### [Assignment]
Substitute "page" for "slide" throughout the following lines, and leave everything else as it is.

### [Material for this exercise]
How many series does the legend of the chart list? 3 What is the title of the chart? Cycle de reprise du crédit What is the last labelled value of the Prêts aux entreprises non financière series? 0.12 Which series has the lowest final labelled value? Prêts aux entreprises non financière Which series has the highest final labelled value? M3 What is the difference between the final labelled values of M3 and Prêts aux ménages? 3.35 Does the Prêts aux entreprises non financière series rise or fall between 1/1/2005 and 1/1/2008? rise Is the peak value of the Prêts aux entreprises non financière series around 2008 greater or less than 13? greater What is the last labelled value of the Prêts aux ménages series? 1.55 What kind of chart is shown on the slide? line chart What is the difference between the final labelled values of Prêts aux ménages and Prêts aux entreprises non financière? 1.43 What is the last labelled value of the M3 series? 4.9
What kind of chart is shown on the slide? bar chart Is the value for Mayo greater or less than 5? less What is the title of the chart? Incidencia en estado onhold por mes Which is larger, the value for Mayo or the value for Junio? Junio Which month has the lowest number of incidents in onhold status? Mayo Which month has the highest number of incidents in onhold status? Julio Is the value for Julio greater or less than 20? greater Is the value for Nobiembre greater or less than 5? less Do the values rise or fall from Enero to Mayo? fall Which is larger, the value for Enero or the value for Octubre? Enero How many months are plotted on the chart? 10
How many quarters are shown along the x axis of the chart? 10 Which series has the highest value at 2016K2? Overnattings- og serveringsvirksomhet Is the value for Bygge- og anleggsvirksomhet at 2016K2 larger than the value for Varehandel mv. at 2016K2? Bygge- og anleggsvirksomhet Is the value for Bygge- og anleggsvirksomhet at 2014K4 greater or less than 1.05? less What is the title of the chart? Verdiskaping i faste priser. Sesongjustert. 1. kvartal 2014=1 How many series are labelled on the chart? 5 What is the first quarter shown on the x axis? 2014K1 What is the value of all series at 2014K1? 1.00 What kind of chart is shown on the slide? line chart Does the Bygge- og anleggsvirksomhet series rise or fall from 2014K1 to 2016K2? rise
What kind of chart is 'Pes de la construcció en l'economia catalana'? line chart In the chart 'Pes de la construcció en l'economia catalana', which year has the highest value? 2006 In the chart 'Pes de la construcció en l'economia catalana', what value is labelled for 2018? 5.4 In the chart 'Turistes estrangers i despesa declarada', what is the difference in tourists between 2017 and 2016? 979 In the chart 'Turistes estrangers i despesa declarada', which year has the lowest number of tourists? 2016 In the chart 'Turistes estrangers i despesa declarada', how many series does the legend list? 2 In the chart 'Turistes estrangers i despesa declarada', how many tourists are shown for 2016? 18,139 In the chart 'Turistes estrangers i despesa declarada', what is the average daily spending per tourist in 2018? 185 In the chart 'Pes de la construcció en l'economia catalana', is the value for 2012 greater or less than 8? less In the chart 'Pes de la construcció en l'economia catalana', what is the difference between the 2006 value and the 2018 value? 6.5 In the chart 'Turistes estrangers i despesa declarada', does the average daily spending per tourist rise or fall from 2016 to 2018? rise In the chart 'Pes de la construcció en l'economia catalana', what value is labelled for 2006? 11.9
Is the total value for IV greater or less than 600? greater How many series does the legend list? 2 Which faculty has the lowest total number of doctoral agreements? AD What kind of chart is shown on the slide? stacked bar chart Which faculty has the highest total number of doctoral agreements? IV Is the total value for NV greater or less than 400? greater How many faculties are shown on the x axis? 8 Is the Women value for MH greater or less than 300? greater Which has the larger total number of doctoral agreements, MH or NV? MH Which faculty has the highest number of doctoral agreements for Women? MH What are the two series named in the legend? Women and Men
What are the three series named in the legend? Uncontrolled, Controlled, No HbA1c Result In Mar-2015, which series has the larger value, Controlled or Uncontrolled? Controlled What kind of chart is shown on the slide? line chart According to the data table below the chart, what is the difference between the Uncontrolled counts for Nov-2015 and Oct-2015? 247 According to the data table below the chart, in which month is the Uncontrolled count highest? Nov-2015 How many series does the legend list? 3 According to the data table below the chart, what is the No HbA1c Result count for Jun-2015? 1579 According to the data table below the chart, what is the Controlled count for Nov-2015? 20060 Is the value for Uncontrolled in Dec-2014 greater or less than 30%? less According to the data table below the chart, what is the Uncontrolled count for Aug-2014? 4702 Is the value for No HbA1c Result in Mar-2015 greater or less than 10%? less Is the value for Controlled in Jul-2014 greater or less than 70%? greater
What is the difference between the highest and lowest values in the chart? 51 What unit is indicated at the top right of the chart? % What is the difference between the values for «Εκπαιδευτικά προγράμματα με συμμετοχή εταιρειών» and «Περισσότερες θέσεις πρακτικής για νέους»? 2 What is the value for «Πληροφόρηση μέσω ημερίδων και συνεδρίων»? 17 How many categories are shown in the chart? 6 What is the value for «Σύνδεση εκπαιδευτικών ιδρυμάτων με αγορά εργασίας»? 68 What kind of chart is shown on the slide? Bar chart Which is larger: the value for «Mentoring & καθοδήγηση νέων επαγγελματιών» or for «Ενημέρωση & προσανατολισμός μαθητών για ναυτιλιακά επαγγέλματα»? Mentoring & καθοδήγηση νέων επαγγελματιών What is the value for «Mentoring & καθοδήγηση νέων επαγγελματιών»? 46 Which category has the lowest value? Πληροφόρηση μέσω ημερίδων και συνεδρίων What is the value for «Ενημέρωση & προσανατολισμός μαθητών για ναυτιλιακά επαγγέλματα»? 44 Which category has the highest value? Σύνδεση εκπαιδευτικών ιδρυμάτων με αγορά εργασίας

### [Reply to the task]
How many series does the legend of the chart list? 3 What is the title of the chart? Cycle de reprise du crédit What is the last labelled value of the Prêts aux entreprises non financière series? 0.12 Which series has the lowest final labelled value? Prêts aux entreprises non financière Which series has the highest final labelled value? M3 What is the difference between the final labelled values of M3 and Prêts aux ménages? 3.35 Does the Prêts aux entreprises non financière series rise or fall between 1/1/2005 and 1/1/2008? rise Is the peak value of the Prêts aux entreprises non financière series around 2008 greater or less than 13? greater What is the last labelled value of the Prêts aux ménages series? 1.55 What kind of chart is shown on the page? line chart What is the difference between the final labelled values of Prêts aux ménages and Prêts aux entreprises non financière? 1.43 What is the last labelled value of the M3 series? 4.9
What kind of chart is shown on the page? bar chart Is the value for Mayo greater or less than 5? less What is the title of the chart? Incidencia en estado onhold por mes Which is larger, the value for Mayo or the value for Junio? Junio Which month has the lowest number of incidents in onhold status? Mayo Which month has the highest number of incidents in onhold status? Julio Is the value for Julio greater or less than 20? greater Is the value for Nobiembre greater or less than 5? less Do the values rise or fall from Enero to Mayo? fall Which is larger, the value for Enero or the value for Octubre? Enero How many months are plotted on the chart? 10
How many quarters are shown along the x axis of the chart? 10 Which series has the highest value at 2016K2? Overnattings- og serveringsvirksomhet Is the value for Bygge- og anleggsvirksomhet at 2016K2 larger than the value for Varehandel mv. at 2016K2? Bygge- og anleggsvirksomhet Is the value for Bygge- og anleggsvirksomhet at 2014K4 greater or less than 1.05? less What is the title of the chart? Verdiskaping i faste priser. Sesongjustert. 1. kvartal 2014=1 How many series are labelled on the chart? 5 What is the first quarter shown on the x axis? 2014K1 What is the value of all series at 2014K1? 1.00 What kind of chart is shown on the page? line chart Does the Bygge- og anleggsvirksomhet series rise or fall from 2014K1 to 2016K2? rise
What kind of chart is 'Pes de la construcció en l'economia catalana'? line chart In the chart 'Pes de la construcció en l'economia catalana', which year has the highest value? 2006 In the chart 'Pes de la construcció en l'economia catalana', what value is labelled for 2018? 5.4 In the chart 'Turistes estrangers i despesa declarada', what is the difference in tourists between 2017 and 2016? 979 In the chart 'Turistes estrangers i despesa declarada', which year has the lowest number of tourists? 2016 In the chart 'Turistes estrangers i despesa declarada', how many series does the legend list? 2 In the chart 'Turistes estrangers i despesa declarada', how many tourists are shown for 2016? 18,139 In the chart 'Turistes estrangers i despesa declarada', what is the average daily spending per tourist in 2018? 185 In the chart 'Pes de la construcció en l'economia catalana', is the value for 2012 greater or less than 8? less In the chart 'Pes de la construcció en l'economia catalana', what is the difference between the 2006 value and the 2018 value? 6.5 In the chart 'Turistes estrangers i despesa declarada', does the average daily spending per tourist rise or fall from 2016 to 2018? rise In the chart 'Pes de la construcció en l'economia catalana', what value is labelled for 2006? 11.9
Is the total value for IV greater or less than 600? greater How many series does the legend list? 2 Which faculty has the lowest total number of doctoral agreements? AD What kind of chart is shown on the page? stacked bar chart Which faculty has the highest total number of doctoral agreements? IV Is the total value for NV greater or less than 400? greater How many faculties are shown on the x axis? 8 Is the Women value for MH greater or less than 300? greater Which has the larger total number of doctoral agreements, MH or NV? MH Which faculty has the highest number of doctoral agreements for Women? MH What are the two series named in the legend? Women and Men
What are the three series named in the legend? Uncontrolled, Controlled, No HbA1c Result In Mar-2015, which series has the larger value, Controlled or Uncontrolled? Controlled What kind of chart is shown on the page? line chart According to the data table below the chart, what is the difference between the Uncontrolled counts for Nov-2015 and Oct-2015? 247 According to the data table below the chart, in which month is the Uncontrolled count highest? Nov-2015 How many series does the legend list? 3 According to the data table below the chart, what is the No HbA1c Result count for Jun-2015? 1579 According to the data table below the chart, what is the Controlled count for Nov-2015? 20060 Is the value for Uncontrolled in Dec-2014 greater or less than 30%? less According to the data table below the chart, what is the Uncontrolled count for Aug-2014? 4702 Is the value for No HbA1c Result in Mar-2015 greater or less than 10%? less Is the value for Controlled in Jul-2014 greater or less than 70%? greater
What is the difference between the highest and lowest values in the chart? 51 What unit is indicated at the top right of the chart? % What is the difference between the values for «Εκπαιδευτικά προγράμματα με συμμετοχή εταιρειών» and «Περισσότερες θέσεις πρακτικής για νέους»? 2 What is the value for «Πληροφόρηση μέσω ημερίδων και συνεδρίων»? 17 How many categories are shown in the chart? 6 What is the value for «Σύνδεση εκπαιδευτικών ιδρυμάτων με αγορά εργασίας»? 68 What kind of chart is shown on the page? Bar chart Which is larger: the value for «Mentoring & καθοδήγηση νέων επαγγελματιών» or for «Ενημέρωση & προσανατολισμός μαθητών για ναυτιλιακά επαγγέλματα»? Mentoring & καθοδήγηση νέων επαγγελματιών What is the value for «Mentoring & καθοδήγηση νέων επαγγελματιών»? 46 Which category has the lowest value? Πληροφόρηση μέσω ημερίδων και συνεδρίων What is the value for «Ενημέρωση & προσανατολισμός μαθητών για ναυτιλιακά επαγγέλματα»? 44 Which category has the highest value? Σύνδεση εκπαιδευτικών ιδρυμάτων με αγορά εργασίας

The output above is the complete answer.